- DATA PROVIDED:
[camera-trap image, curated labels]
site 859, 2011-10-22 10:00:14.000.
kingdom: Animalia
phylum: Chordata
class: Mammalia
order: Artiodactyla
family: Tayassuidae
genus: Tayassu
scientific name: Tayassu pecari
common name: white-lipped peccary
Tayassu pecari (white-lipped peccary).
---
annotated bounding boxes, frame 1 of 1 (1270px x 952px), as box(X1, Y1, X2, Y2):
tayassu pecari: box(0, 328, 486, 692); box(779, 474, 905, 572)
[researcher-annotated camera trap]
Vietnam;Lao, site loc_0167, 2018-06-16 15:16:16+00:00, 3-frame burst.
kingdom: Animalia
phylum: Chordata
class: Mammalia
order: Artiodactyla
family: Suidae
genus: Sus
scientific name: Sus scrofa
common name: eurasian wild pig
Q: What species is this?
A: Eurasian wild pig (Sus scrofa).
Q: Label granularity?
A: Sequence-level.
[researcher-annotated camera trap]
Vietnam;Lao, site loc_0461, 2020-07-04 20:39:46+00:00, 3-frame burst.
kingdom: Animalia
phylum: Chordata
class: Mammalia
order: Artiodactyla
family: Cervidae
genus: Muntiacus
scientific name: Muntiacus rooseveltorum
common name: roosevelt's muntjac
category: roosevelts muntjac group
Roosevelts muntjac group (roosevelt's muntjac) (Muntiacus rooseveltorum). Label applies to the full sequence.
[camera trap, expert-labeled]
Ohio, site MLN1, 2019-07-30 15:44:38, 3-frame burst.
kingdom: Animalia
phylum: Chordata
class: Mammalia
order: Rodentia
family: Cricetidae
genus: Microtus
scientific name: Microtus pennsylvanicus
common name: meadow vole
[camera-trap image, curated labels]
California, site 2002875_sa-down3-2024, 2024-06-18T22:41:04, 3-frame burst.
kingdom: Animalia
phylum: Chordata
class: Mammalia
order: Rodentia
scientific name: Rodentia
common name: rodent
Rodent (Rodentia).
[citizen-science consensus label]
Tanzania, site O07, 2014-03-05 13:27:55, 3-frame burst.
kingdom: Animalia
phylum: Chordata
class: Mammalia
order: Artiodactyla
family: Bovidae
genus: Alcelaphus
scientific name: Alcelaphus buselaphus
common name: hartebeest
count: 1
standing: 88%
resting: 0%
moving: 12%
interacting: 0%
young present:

- YOUR TASK: Each record must be returned exactly as it is written.

- WRITTEN REPLY:
[camera-trap image, curated labels]
site 859, 2011-10-22 10:00:14.000.
kingdom: Animalia
phylum: Chordata
class: Mammalia
order: Artiodactyla
family: Tayassuidae
genus: Tayassu
scientific name: Tayassu pecari
common name: white-lipped peccary
Tayassu pecari (white-lipped peccary).
---
annotated bounding boxes, frame 1 of 1 (1270px x 952px), as box(X1, Y1, X2, Y2):
tayassu pecari: box(0, 328, 486, 692); box(779, 474, 905, 572)
[researcher-annotated camera trap]
Vietnam;Lao, site loc_0167, 2018-06-16 15:16:16+00:00, 3-frame burst.
kingdom: Animalia
phylum: Chordata
class: Mammalia
order: Artiodactyla
family: Suidae
genus: Sus
scientific name: Sus scrofa
common name: eurasian wild pig
Q: What species is this?
A: Eurasian wild pig (Sus scrofa).
Q: Label granularity?
A: Sequence-level.
[researcher-annotated camera trap]
Vietnam;Lao, site loc_0461, 2020-07-04 20:39:46+00:00, 3-frame burst.
kingdom: Animalia
phylum: Chordata
class: Mammalia
order: Artiodactyla
family: Cervidae
genus: Muntiacus
scientific name: Muntiacus rooseveltorum
common name: roosevelt's muntjac
category: roosevelts muntjac group
Roosevelts muntjac group (roosevelt's muntjac) (Muntiacus rooseveltorum). Label applies to the full sequence.
[camera trap, expert-labeled]
Ohio, site MLN1, 2019-07-30 15:44:38, 3-frame burst.
kingdom: Animalia
phylum: Chordata
class: Mammalia
order: Rodentia
family: Cricetidae
genus: Microtus
scientific name: Microtus pennsylvanicus
common name: meadow vole
[camera-trap image, curated labels]
California, site 2002875_sa-down3-2024, 2024-06-18T22:41:04, 3-frame burst.
kingdom: Animalia
phylum: Chordata
class: Mammalia
order: Rodentia
scientific name: Rodentia
common name: rodent
Rodent (Rodentia).
[citizen-science consensus label]
Tanzania, site O07, 2014-03-05 13:27:55, 3-frame burst.
kingdom: Animalia
phylum: Chordata
class: Mammalia
order: Artiodactyla
family: Bovidae
genus: Alcelaphus
scientific name: Alcelaphus buselaphus
common name: hartebeest
count: 1
standing: 88%
resting: 0%
moving: 12%
interacting: 0%
young present:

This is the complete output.